L'écoute de Spiderland est une expérience unique dont personne ne sort indemne. Au-delà de toutes les analyses, dissections, interprétations, décompositions, au-delà de l'impact et de l'influence de cet album, érigé à juste titre en chef-d'oeuvre, il reste une musique indéfinissable, inclassable, infiniment subtile et complexe, dont la force et la profondeur mènent aux limites du supportable.

Car Slint transcende toutes les musiques, créant la sienne propre, aux réminiscences sublimes. Et les chansons, telles des poèmes frissonants, s'écoulent comme autant de songes frôlant le cauchemar, perdus dans des brumes opaques et lugubres. Immersion dans un monde étrange, sombre et inquiétant.
Dérive au long d'une musique fascinante, chaotique et lancinante.
Malaise latent, menace larvée, souffrance imminente.
Jaillissement de sons aigüs, acérés, cinglants, transperçant la chair, vrillant synapses et neurones. Musique insidieuse, triturant le corps et l'âme jusqu'aux spasmes nauséeux, musique hypnotique qui prend possession de l'esprit et le taraude sans relache. Spoken words énigmatiques, glaçant les sens et le sang ("Nosferatu Man").
Tension permanente, immanente.
Sur cet exquis supplice, viennent, telles de délicates et légères feuilles mortes, se déposer des mélodies d'une fragile nudité, frêles et vulnérables ; les spoken words se font alors carressants, rassurants et sensibles. Remission éphémère, havres incertains où la mélancolie mène à un obscur désespoir, où l'amour, impuissant, devient dissonant et disharmonique, où, toujours, le malaise, l'inquiétude s'insinuent, s'amplifient, jusqu'à dominer, jusqu'à tyranniser ("Washer").
Angoisse, tourment, prostration.
Et quand les riffs se font plus puissants, plus violents et la tension extrême, le corps, au bord de la rupture, n'est plus que nerfs à vif et se recroqueville en position foetale. La tête entre les mains, dans un balancement névrosé, on s'adonne comme une drogue à cette musique déréglée. Et les cris déchirants de détresse, désespérés, qui clôturent l'album, n'apportent aucun soulagement, aucune consolation, ne laissant à chacun que solitude et désarroi ("Good Morning Captain").

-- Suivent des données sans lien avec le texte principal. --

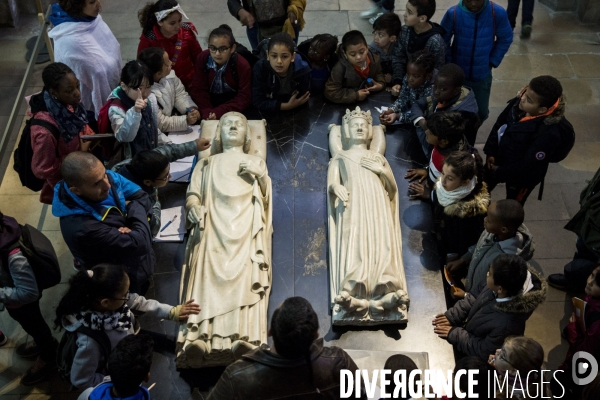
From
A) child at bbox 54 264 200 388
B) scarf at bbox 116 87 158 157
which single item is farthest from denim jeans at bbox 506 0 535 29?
child at bbox 54 264 200 388

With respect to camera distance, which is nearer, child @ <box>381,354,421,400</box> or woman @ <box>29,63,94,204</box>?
child @ <box>381,354,421,400</box>

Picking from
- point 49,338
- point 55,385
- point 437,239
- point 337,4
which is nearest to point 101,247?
point 49,338

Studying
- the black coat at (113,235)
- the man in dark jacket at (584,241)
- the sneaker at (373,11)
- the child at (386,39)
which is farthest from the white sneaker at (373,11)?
the black coat at (113,235)

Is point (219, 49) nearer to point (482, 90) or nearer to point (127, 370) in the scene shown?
point (482, 90)

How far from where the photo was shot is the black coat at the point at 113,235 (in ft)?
15.3

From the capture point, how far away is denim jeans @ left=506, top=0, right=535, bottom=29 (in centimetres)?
930

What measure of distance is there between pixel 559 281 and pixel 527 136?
60.9 inches

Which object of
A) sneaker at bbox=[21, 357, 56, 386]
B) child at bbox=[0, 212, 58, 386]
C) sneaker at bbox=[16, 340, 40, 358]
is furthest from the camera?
sneaker at bbox=[16, 340, 40, 358]

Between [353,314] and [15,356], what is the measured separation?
10.2 feet

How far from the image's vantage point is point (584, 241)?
561 cm

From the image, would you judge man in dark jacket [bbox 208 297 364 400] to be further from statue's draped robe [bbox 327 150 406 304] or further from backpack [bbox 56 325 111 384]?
statue's draped robe [bbox 327 150 406 304]

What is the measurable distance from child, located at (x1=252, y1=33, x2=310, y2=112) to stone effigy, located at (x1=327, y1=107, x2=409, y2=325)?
91cm

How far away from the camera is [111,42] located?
22.7ft

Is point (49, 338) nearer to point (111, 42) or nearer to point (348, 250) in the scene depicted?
point (348, 250)
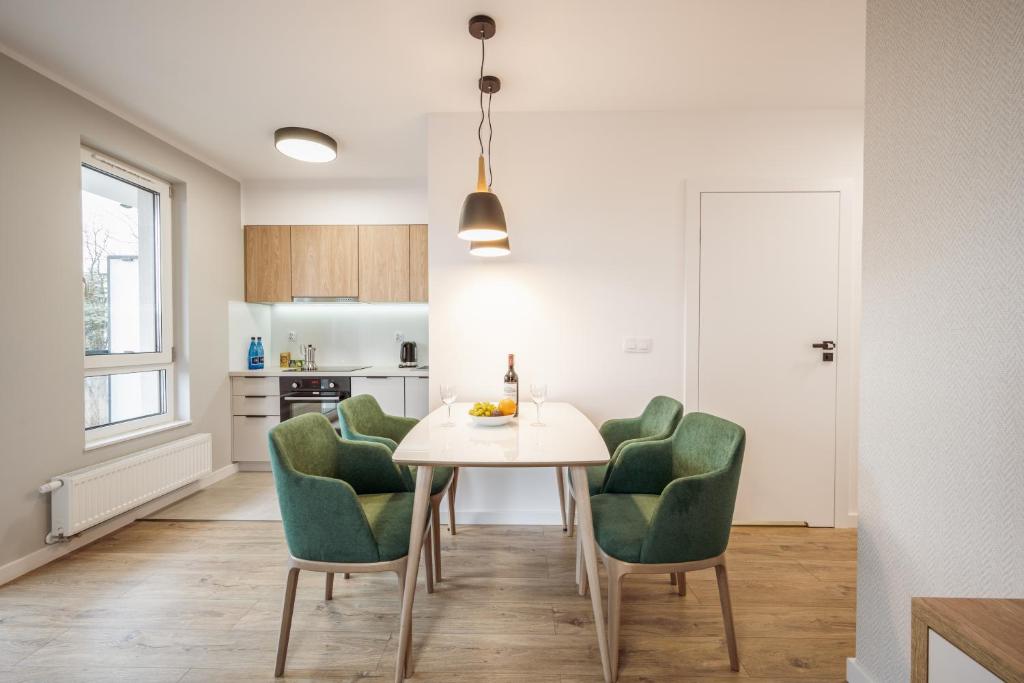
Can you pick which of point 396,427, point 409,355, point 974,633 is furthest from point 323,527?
point 409,355

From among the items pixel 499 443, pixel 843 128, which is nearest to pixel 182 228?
pixel 499 443

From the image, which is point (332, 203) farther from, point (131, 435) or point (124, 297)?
point (131, 435)

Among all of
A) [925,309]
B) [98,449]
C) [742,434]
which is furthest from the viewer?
[98,449]

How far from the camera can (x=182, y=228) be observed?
3422 mm

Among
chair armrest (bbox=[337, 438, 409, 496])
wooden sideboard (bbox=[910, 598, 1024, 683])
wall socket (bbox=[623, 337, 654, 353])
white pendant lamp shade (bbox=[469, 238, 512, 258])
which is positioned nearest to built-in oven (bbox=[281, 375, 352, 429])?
chair armrest (bbox=[337, 438, 409, 496])

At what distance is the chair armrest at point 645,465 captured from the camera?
6.58 ft

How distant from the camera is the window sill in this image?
2688 mm

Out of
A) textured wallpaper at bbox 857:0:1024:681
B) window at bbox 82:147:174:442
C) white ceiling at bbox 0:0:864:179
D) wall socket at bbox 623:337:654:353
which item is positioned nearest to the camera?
textured wallpaper at bbox 857:0:1024:681

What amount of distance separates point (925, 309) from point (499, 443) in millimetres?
1434

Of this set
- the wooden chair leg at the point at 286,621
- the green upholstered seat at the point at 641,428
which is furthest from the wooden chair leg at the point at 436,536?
the green upholstered seat at the point at 641,428

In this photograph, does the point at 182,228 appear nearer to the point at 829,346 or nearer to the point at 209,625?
the point at 209,625

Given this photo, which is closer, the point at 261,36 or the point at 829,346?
the point at 261,36

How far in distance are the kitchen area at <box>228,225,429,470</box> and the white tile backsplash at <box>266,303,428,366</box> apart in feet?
0.03

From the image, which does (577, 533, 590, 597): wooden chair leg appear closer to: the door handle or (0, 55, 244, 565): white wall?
the door handle
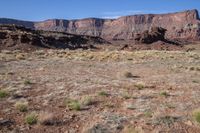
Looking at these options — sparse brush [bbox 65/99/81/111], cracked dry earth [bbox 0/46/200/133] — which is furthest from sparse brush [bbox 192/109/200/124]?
sparse brush [bbox 65/99/81/111]

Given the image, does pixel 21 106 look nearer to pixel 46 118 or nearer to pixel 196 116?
pixel 46 118

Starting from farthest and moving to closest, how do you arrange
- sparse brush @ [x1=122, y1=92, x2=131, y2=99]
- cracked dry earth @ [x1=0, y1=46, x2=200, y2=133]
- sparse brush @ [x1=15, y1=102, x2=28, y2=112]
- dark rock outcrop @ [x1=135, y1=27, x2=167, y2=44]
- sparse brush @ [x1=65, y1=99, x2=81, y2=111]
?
dark rock outcrop @ [x1=135, y1=27, x2=167, y2=44] < sparse brush @ [x1=122, y1=92, x2=131, y2=99] < sparse brush @ [x1=65, y1=99, x2=81, y2=111] < sparse brush @ [x1=15, y1=102, x2=28, y2=112] < cracked dry earth @ [x1=0, y1=46, x2=200, y2=133]

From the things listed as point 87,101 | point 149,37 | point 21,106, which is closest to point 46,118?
point 21,106

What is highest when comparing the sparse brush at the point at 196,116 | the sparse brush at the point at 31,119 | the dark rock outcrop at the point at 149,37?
the sparse brush at the point at 196,116

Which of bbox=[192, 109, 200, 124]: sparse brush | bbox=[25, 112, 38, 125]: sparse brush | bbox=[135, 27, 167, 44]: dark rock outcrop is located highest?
bbox=[192, 109, 200, 124]: sparse brush

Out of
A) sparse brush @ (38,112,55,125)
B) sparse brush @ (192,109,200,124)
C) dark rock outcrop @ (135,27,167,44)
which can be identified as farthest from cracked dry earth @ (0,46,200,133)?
dark rock outcrop @ (135,27,167,44)

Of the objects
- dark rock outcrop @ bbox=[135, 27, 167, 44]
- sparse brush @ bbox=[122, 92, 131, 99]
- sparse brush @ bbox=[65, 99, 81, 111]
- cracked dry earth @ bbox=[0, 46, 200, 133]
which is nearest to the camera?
cracked dry earth @ bbox=[0, 46, 200, 133]

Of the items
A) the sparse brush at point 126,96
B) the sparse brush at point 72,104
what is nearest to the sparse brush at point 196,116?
the sparse brush at point 126,96

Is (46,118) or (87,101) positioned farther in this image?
(87,101)

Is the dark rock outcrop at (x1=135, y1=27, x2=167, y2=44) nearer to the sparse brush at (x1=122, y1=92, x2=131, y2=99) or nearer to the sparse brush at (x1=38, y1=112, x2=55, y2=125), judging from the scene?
the sparse brush at (x1=122, y1=92, x2=131, y2=99)

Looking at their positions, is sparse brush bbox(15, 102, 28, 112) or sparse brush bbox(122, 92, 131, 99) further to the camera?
sparse brush bbox(122, 92, 131, 99)

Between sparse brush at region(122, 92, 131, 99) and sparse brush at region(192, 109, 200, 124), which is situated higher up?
sparse brush at region(192, 109, 200, 124)

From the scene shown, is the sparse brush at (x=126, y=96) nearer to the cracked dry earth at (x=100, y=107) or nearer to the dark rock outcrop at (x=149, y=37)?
the cracked dry earth at (x=100, y=107)

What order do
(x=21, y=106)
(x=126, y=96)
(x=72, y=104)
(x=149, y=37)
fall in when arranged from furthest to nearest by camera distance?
(x=149, y=37)
(x=126, y=96)
(x=72, y=104)
(x=21, y=106)
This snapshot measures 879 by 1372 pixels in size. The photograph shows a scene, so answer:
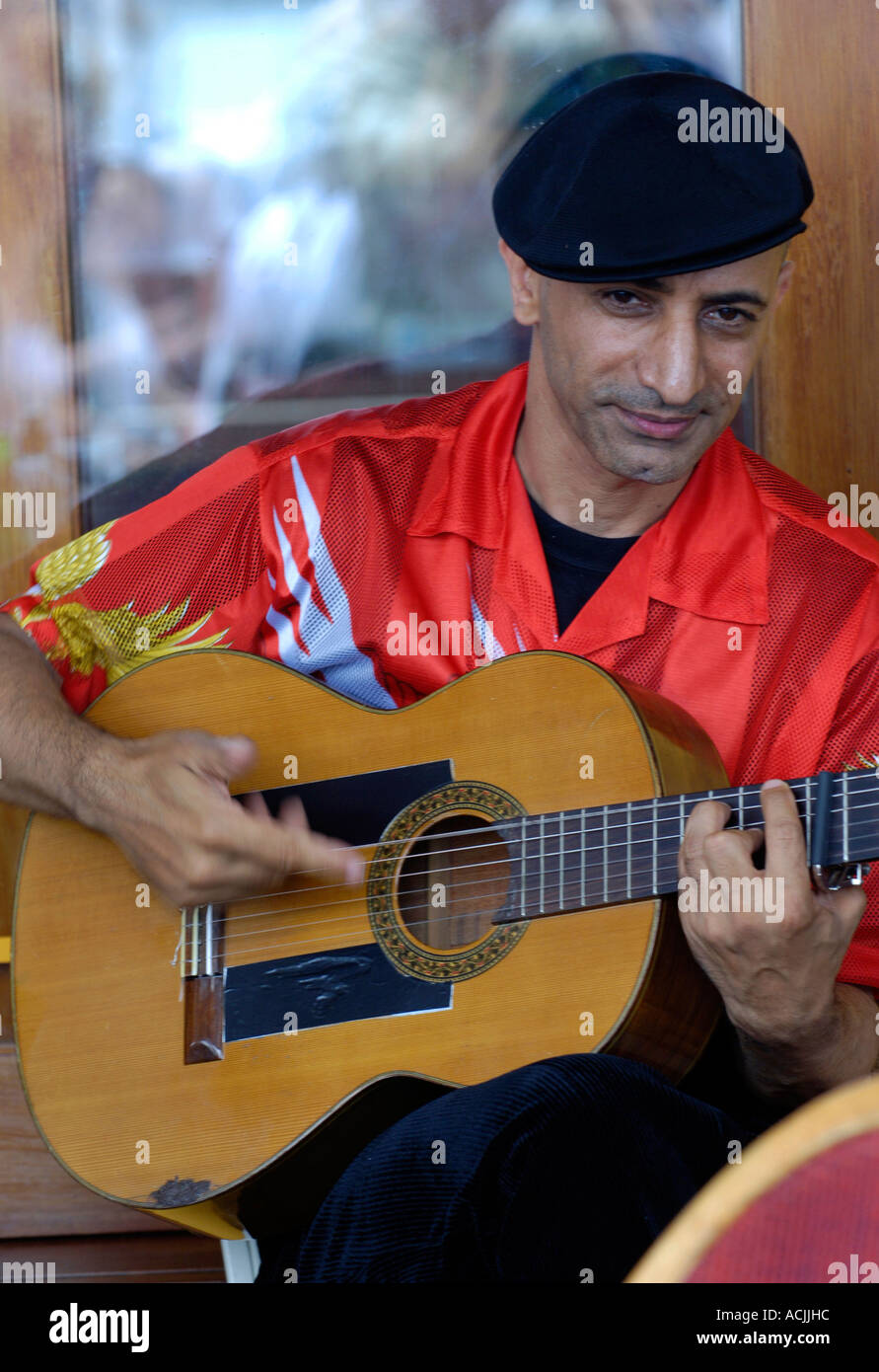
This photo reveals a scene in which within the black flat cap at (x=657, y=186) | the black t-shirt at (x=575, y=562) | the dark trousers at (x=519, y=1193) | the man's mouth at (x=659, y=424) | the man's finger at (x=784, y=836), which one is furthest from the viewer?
the black t-shirt at (x=575, y=562)

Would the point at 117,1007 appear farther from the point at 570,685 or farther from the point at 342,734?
the point at 570,685

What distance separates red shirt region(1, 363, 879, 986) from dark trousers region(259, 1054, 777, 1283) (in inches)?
20.6

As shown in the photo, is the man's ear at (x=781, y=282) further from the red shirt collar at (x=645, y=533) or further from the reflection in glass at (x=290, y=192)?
the reflection in glass at (x=290, y=192)

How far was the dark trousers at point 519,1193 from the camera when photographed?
113cm

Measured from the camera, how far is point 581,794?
4.81ft

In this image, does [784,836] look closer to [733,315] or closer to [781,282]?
[733,315]

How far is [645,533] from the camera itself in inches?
68.8

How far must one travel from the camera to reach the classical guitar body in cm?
142

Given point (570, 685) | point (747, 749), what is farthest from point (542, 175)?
point (747, 749)

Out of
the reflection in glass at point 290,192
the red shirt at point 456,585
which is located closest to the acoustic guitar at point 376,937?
the red shirt at point 456,585

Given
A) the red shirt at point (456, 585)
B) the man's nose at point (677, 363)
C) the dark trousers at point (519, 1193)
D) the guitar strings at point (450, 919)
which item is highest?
the man's nose at point (677, 363)

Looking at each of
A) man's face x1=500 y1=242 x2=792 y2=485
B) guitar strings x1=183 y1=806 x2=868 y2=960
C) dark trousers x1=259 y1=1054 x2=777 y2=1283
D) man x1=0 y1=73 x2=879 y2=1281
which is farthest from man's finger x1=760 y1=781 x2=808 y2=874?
man's face x1=500 y1=242 x2=792 y2=485

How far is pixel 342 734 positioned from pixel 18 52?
147 centimetres
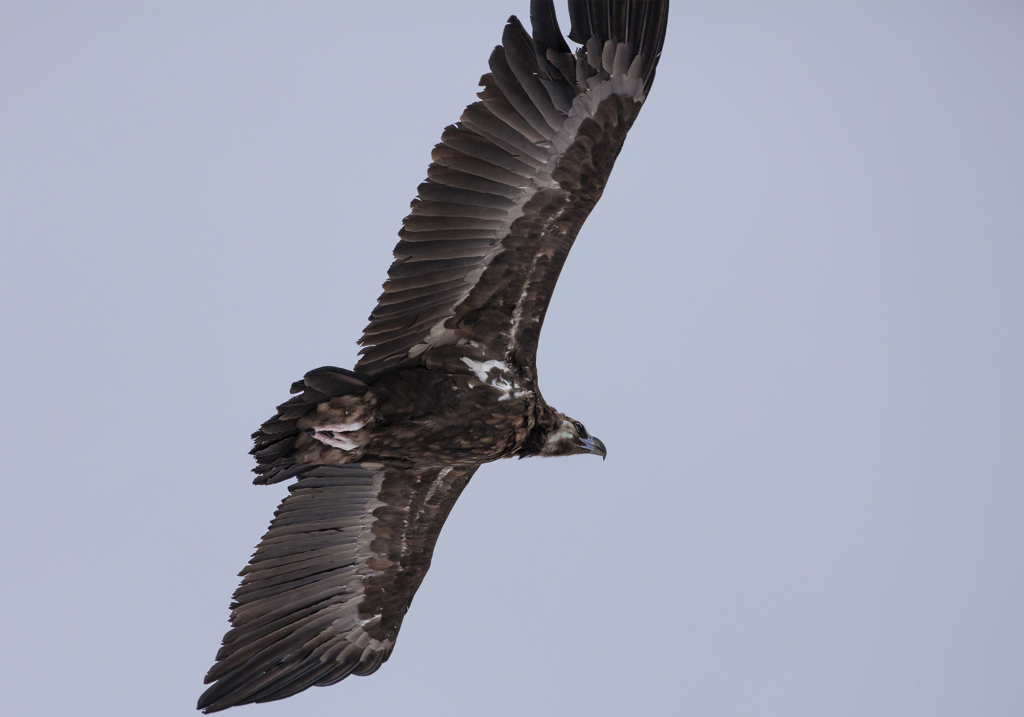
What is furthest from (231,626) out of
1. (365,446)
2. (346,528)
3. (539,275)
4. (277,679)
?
(539,275)

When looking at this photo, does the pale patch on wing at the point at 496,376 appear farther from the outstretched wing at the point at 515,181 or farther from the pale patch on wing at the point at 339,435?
the pale patch on wing at the point at 339,435

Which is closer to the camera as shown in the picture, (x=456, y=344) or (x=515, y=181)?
(x=515, y=181)

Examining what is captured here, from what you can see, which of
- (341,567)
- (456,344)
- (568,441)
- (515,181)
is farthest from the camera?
(341,567)

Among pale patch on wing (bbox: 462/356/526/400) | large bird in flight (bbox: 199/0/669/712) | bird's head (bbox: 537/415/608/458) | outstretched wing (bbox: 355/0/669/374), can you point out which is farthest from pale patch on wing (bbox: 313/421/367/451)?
bird's head (bbox: 537/415/608/458)

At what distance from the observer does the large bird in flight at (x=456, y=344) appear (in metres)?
8.08

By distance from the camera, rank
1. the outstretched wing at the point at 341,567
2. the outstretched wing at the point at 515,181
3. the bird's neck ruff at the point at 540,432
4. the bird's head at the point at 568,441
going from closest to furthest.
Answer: the outstretched wing at the point at 515,181 < the bird's neck ruff at the point at 540,432 < the bird's head at the point at 568,441 < the outstretched wing at the point at 341,567

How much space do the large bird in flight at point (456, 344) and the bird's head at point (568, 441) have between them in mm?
14

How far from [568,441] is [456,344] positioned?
1.37 metres

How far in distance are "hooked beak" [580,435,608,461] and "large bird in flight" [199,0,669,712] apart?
0.7 inches

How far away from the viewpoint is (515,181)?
8.34 m

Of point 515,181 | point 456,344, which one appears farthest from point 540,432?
point 515,181

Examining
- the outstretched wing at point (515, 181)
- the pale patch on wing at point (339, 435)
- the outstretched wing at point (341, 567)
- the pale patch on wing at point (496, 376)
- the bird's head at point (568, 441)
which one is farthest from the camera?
the outstretched wing at point (341, 567)

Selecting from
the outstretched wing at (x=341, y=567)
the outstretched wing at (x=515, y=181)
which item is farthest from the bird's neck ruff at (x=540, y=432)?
the outstretched wing at (x=341, y=567)

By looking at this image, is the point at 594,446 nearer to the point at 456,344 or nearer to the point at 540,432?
the point at 540,432
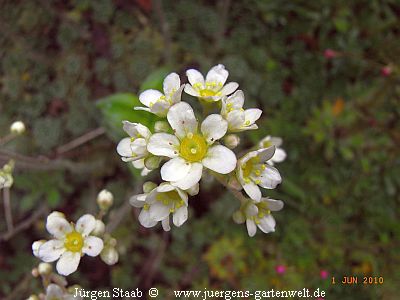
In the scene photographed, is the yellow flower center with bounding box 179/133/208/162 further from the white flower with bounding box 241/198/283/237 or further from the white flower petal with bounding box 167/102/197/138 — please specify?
the white flower with bounding box 241/198/283/237

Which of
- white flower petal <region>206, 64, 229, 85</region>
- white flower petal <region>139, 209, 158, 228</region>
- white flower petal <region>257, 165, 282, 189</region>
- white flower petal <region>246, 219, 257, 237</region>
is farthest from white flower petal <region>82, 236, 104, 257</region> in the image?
white flower petal <region>206, 64, 229, 85</region>

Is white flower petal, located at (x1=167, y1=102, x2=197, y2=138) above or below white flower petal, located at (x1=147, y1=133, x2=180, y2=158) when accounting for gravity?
above

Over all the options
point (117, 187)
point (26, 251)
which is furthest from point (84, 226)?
point (26, 251)

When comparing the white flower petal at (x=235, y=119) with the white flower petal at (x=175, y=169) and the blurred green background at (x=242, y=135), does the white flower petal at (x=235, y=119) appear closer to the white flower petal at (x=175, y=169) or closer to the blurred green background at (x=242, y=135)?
the white flower petal at (x=175, y=169)

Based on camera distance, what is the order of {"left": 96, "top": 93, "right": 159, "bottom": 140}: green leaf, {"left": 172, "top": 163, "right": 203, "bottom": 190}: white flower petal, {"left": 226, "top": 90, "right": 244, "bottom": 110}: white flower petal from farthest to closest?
{"left": 96, "top": 93, "right": 159, "bottom": 140}: green leaf → {"left": 226, "top": 90, "right": 244, "bottom": 110}: white flower petal → {"left": 172, "top": 163, "right": 203, "bottom": 190}: white flower petal

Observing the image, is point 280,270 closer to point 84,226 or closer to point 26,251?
point 84,226

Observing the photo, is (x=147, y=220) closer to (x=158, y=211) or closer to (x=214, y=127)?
(x=158, y=211)
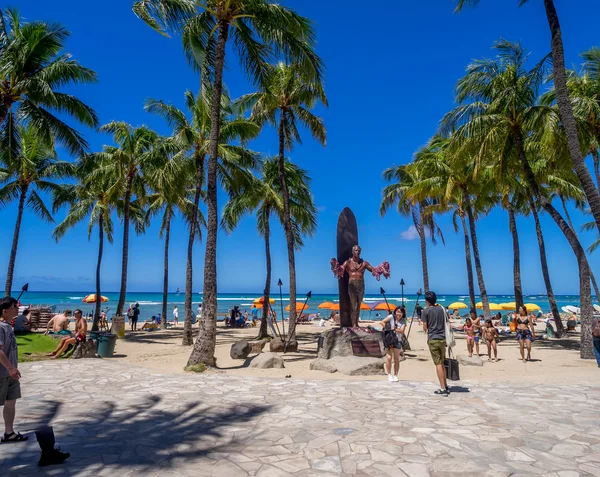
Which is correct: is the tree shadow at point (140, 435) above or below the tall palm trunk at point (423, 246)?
below

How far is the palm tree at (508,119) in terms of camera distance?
13180 mm

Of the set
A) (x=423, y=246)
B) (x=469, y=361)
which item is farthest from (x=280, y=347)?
(x=423, y=246)

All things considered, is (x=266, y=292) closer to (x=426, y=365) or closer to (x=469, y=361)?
(x=426, y=365)

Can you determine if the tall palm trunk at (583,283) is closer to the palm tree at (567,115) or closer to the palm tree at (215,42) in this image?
the palm tree at (567,115)

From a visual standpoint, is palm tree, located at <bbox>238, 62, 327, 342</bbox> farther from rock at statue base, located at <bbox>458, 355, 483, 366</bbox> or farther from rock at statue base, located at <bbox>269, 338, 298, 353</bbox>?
rock at statue base, located at <bbox>458, 355, 483, 366</bbox>

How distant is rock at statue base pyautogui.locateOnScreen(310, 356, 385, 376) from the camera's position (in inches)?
380

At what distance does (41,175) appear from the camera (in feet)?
71.3

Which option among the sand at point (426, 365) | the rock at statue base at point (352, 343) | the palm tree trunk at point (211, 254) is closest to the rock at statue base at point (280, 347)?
the sand at point (426, 365)

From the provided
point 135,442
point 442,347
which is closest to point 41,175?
point 135,442

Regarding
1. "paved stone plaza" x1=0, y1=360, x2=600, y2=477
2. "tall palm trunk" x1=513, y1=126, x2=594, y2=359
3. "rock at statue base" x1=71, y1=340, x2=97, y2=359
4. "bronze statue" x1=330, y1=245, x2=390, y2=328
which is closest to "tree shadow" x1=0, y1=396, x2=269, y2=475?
"paved stone plaza" x1=0, y1=360, x2=600, y2=477

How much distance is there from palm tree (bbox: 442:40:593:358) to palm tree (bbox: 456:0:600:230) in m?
1.43

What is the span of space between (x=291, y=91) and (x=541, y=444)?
53.2ft

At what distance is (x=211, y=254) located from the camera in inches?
418

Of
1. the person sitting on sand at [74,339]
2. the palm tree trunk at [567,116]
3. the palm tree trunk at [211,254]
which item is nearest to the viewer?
the palm tree trunk at [211,254]
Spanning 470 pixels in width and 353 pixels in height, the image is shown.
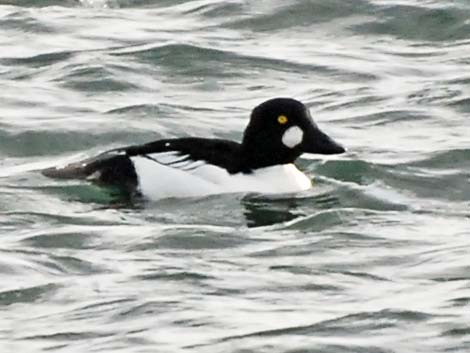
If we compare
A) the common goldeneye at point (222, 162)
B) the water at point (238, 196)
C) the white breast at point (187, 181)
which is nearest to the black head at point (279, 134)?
the common goldeneye at point (222, 162)

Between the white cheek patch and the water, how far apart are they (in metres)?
0.40

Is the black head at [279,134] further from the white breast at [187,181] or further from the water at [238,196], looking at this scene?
the water at [238,196]

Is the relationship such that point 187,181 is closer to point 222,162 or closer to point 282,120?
point 222,162

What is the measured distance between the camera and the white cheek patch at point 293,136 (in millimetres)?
15913

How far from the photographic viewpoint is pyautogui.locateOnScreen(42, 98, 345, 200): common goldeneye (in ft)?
51.3

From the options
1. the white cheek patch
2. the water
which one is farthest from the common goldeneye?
the water

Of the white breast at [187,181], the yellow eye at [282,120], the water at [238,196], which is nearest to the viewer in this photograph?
the water at [238,196]

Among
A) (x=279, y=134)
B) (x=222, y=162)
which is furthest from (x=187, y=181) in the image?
(x=279, y=134)

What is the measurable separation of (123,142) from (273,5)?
18.2 ft

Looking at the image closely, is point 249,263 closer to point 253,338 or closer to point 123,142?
point 253,338

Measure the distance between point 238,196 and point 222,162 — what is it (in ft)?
0.89

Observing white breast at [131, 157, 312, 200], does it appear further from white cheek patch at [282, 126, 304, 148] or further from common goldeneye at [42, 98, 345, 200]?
white cheek patch at [282, 126, 304, 148]

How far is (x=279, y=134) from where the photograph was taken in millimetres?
15945

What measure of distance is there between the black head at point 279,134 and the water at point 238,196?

Et souvent, lors des mornes journées automnales, quand les larmes de pluie s'abattent sur les vitres, les mélodies de Slint et les mots de Baudelaire s'enlacent et s'enchevêtrent. Et de mes yeux embués coulent des larmes, car Spiderland n'est autre que le reflet de nos vies.

19

Sur Myspace, en live : For Dinner, Nosferatu Man, Breadcrumb Trail

Les critiques des lecteurs

Moyenne 18.67
Avis 6
DustyTill May 25, 2019 12:11
Meilleur album de tous les temps. Tout le reste est superfétatoire.
20 / 20
Chorizo May 9, 2009 13:00
Une claque émotionnelle, en tension. Le ventre noué tout le long. L'écoute est douloureuse, sur la brèche, "Washer" est à ce titre un bijou à tirer les larmes.



Au-delà du ressenti, ce disque est aussi au carrefour des genres, navigant entre post-rock, spoken words, grunge. Fondateur et culte.
18 / 20
vince-shi December 6, 2007 19:00
Superbe chronique. L'album est grandiose, doucement mélancolique, sous tension constante. Et le son est tout bonnement génial. Je le classe sans problème dans mes albums préférés.